1st Edition

The Physics of Flight A Primer

By Albert Storace Copyright 2024
    84 Pages 45 B/W Illustrations
    by CRC Press

    The Physics of Flight provides a comprehensive explanatory reference on the basic physics of flight with a clear presentation of the underlying mathematics. It presents a momentum-based explanation of lift making no use of Bernoulli’s theorem.

    Misconceptions are disproved, such as identifying centrifugal force experienced in an airplane undergoing maneuvers as a fictitious force, and not attributing weightlessness during airplane pitch over or experienced in an airplane performing a parabolic flight path to the effects of free fall. This book places particular emphasis on Newton’s second law of motion to explain the effects of forces acting on an airplane, the mechanism of lift, and the principles of propulsion.

    This book is intended for undergraduate aviation and aerospace students taking courses in Flight Dynamics, Introduction to Flight, and Physics of Flight.

     

    Chapter 1 An Overview of Newton’s Laws of Motion  Chapter 2 Newton’s Second Law of Motion in Non-Inertial Frames with Translational Acceleration  Chapter 3 Newton’s Second Law of Motion in Inertial and Non-Inertial Frames with Acceleration due to Rotation  Chapter 4 G Loading and Weightlessness  Chapter 5 Aerodynamic Lift  Chapter 6 Airplane Maneuvers  Chapter 7 Propulsion  Chapter 8 Airplane Engine Dynamics  Chapter 9 Satellite Orbit  

    Biography

    Albert Storace, BME, MME, P.E. has more than 40 years of industrial experience in the areas of jet engine dynamics, structures, and mechanical design, and he has authored numerous design practices, papers, and reports.

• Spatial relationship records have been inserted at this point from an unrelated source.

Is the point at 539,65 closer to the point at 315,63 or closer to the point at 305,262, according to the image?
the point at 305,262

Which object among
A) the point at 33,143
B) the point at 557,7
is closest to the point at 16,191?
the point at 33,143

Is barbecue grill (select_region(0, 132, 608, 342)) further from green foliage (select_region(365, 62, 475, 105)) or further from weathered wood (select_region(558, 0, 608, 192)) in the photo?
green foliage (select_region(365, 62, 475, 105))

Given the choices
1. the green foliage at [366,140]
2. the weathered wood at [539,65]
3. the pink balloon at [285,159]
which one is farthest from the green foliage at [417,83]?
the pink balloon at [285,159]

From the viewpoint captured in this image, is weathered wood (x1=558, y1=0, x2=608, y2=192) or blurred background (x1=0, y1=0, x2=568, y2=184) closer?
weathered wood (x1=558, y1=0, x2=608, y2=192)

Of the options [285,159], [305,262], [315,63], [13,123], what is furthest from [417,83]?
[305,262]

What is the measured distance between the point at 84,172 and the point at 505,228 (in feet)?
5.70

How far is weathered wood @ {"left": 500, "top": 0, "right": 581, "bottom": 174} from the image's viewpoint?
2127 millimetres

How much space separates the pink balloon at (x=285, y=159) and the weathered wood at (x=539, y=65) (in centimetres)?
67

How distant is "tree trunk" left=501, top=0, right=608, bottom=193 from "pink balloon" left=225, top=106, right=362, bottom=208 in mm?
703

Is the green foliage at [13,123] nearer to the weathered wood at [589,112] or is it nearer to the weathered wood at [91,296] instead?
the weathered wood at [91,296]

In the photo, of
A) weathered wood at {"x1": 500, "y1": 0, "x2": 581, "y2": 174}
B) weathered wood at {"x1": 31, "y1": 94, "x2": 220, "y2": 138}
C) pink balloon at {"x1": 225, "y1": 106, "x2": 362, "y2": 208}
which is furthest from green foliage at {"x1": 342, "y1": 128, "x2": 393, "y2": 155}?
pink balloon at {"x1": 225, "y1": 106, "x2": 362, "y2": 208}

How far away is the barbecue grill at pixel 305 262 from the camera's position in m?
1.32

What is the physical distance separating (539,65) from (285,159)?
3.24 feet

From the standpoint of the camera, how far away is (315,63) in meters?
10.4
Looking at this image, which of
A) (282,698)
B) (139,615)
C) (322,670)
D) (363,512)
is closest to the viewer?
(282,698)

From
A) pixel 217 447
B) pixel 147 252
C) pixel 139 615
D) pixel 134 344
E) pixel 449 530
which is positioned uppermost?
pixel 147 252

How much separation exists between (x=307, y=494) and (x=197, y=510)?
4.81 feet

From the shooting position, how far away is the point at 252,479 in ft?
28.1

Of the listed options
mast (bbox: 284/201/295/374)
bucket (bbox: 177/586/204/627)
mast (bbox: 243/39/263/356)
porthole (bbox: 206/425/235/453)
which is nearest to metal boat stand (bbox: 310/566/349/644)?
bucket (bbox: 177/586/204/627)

He earned his bachelor’s and master’s degrees in mechanical engineering at the City College of New York. He is a licensed professional mechanical engineer in Ohio and holds five patents. He holds the commercial pilot license with instrument rating and is an aircraft owner. He has developed design process improvements and computer codes for jet engine rotordynamics, squeeze-film dampers, and composite structures. He developed the architecture and design for wireless jet engine radio controlled auto balancing systems. He developed and coded the VISTA computer program used for the dynamics architecture and rotordynamics design and analysis of all GE Aviation Jet and aero derivative marine and stationary engines. He developed the Modal Stability Criterion used at GE Aviation for the prediction of engine dynamic instability caused by blade tip-clearance aerodynamic forces. A member of ASME, he has served as a rotordynamics session organizer for various ASME International Gas Turbine Institute (IGTI) meetings. He received the Melville Medal, the highest honor for the best original technical paper published in the ASME Transactions over a two-year period.